Disasters Never a Year So Bad
Again, passengers boarded a jetliner, strapped themselves in and prepared to set course for a holiday resort. Once again, the seat configuration had been modified to hold more passengers. Almost every seat was taken. Beyond a few slender details, the tragedies of British Airtours Flight KT 328 and Japan Air Lines Flight 123 have little in common. But last week's air disaster at Manchester International Airport, in the north of England, coming just ten days after the crash of the JAL jumbo jet, had a numbingly familiar ring: the reports of panicked passengers screaming for help, a plane with a sound safety record lying twisted and charred.

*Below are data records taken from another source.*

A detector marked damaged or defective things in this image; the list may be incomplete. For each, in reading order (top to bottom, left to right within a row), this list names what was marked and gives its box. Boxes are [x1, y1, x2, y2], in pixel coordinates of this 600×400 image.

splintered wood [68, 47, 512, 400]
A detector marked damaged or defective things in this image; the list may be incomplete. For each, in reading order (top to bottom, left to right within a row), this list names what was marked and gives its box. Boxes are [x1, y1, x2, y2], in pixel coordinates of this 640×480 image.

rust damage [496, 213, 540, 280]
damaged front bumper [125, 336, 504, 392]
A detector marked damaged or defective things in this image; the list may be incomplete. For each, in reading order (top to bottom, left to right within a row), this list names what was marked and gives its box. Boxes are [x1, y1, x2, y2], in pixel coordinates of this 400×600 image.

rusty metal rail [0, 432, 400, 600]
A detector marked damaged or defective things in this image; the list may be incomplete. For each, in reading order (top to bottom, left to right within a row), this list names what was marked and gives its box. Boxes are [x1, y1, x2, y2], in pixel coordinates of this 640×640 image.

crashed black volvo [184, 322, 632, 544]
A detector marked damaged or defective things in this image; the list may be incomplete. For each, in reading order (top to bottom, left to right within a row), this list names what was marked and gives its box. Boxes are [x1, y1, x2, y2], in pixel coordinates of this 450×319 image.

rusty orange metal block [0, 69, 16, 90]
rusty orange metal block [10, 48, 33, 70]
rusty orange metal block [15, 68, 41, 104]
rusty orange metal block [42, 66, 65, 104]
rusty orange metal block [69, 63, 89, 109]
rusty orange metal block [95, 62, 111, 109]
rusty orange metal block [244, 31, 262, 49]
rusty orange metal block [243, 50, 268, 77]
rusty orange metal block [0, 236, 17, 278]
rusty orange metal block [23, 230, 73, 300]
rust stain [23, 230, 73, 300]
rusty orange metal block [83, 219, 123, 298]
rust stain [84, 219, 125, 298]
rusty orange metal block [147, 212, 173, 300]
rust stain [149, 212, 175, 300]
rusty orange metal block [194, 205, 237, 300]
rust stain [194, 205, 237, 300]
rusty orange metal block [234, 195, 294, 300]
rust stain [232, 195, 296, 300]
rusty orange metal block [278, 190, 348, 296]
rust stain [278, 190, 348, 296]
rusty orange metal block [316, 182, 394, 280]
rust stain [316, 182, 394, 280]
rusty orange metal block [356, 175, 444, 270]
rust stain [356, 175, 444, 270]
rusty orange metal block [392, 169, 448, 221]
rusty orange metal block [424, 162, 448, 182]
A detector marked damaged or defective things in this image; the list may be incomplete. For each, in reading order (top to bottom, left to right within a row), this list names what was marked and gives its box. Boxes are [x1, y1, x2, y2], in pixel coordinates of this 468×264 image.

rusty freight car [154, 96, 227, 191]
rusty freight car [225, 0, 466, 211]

The grim toll of the dead, this time, was 54. Miraculously, 83 survived the blaze that engulfed the Boeing 737 shortly after an engine exploded during takeoff, forcing the plane back onto the runway.
The tragedy was the fourth major air disaster in the past ten weeks, and the third involving a Boeing aircraft. No pattern has emerged, however, that suggests any linkage between the various accidents. Preliminary reports on the Manchester wreck cited an "uncontained engine failure," meaning an explosion in the plane's engine, which was built for Boeing by Pratt & Whitney of East Hartford, Conn. In the case of Air India Flight 182, which crashed into the Atlantic Ocean off the Irish coast on June 23, killing all 329 aboard, a bomb is suspected of having caused the 747 to disintegrate in midair. The JAL crash on Aug. 12, which claimed 520 lives, is still under investigation, but speculation continues that the rear pressure bulkhead cracked in flight.
While the precise cause of each of these disasters may never be conclusively established, there is one certainty: 1985 is already the worst year in civil- aviation history, and there are still four months to go. The year has seen 15 air accidents worldwide and a death toll estimated at more than 1,500, surpassing the previous record, set in all of 1974, by at least 245 deaths. The bleak performance has ruffled even the most intrepid flyers, and now is raising disturbing issues about flight overcrowding and inattention to safety that could give airlines a bumpy ride in the months ahead. "The 'driver' is economics, not safety," Charles Miller, a former safety inspector for the U.S. Civil Aeronautics Board, charged last week.
The tragedy of Flight KT 328 began shortly after 7:00 a.m. London time. As the 131 passengers settled back in their seats, many were probably thinking of their pending escape from England's blustery summer for the sunny Greek island of Corfu, the plane's destination. At 7:07, the twin-engine jet pulled away from the loading gate and taxied to the northeast end of runway 2406.
In the cockpit, Captain Peter Terrington, 39, a 19-year veteran of flying, received the all-clear signal from the control tower. As the plane hit 120 m.p.h., about one-third of the way down the 10,000-ft. runway, the left engine exploded. The blast ruptured fuel tanks and lines, spewing jet fuel throughout the rear passenger section of the plane and turning it into an inferno.